What to do when ideal evidence is lacking


The first US Multi-Society Task Force (USMSTF) guideline states that:


The authors believe that it might be appropriate in the future to substitute a newer test for currently recommended ones if there is convincing evidence that the new test has: (1) comparable performance (e.g., sensitivity and specificity) in detecting cancers or adenomatous polyps at comparable stages; (2) is equally acceptable to patients; and (3) has comparable or lower complication rates and costs. Provided this is the case, the authors feel that it would not be necessary to submit each new technology to the original standard of proof, i.e. a RCT with death from CRC as the outcome measure [4].

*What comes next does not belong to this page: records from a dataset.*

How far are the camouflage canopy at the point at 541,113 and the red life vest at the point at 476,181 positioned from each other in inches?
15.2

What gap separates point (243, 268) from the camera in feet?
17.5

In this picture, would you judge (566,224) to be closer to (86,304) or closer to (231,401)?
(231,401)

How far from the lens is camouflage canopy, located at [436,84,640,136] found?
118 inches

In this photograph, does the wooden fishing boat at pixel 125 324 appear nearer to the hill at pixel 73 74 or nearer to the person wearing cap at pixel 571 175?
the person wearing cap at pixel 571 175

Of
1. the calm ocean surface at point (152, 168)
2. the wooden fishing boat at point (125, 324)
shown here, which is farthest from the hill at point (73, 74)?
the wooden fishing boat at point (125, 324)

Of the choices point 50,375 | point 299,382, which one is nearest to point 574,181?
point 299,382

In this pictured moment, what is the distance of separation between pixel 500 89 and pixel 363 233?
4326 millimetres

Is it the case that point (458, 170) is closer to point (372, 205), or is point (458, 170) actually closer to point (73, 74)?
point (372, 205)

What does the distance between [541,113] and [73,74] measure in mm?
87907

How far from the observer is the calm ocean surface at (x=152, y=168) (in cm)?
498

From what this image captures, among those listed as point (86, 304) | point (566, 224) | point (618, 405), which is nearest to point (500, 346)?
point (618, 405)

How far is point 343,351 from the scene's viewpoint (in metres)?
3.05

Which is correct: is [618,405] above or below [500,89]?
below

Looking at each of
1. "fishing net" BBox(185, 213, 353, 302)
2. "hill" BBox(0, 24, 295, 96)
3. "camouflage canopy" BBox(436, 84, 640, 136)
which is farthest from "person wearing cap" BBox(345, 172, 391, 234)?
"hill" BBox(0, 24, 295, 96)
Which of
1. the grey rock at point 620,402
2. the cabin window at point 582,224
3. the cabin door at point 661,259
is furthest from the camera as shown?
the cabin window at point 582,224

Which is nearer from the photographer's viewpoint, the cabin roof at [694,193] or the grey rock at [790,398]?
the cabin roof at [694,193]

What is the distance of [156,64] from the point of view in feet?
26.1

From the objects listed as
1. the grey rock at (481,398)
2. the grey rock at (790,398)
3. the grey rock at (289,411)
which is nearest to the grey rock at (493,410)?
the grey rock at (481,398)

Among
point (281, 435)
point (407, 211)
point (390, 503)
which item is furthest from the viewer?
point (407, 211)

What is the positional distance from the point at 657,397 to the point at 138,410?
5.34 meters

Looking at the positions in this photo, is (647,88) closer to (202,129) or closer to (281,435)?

A recently published framework for evaluating diagnostic tests refines this approach by clarifying that the cases detected by the new technology should represent a similar spectrum of disease, so that the evidence of effectiveness applies to these new cases as well as the cases detected by the older technology [5]. It also goes one step further, indicating a role for decision analytic modeling when the new test has both favorable and unfavorable attributes, such as improved sensitivity but reduced specificity. A good example of the use of decision analysis is the most recent US Preventive Services Task Force (USPSTF) recommendations for CRC screening [6], which used microsimulation modeling to help inform the recommendations. As noted by the authors “well-validated microsimulation models may be used to highlight the tradeoff between clinical benefit and resource utilization from different screening policies and inform decision making with standardized comparisons of net benefits and risks” [7]. As new technologies arise that offer trade-offs in performance, acceptability to patients and costs, we have to acknowledge that RCTs with CRC mortality as the primary outcome will not be feasible, and we will need to agree on what constitutes adequate evidence.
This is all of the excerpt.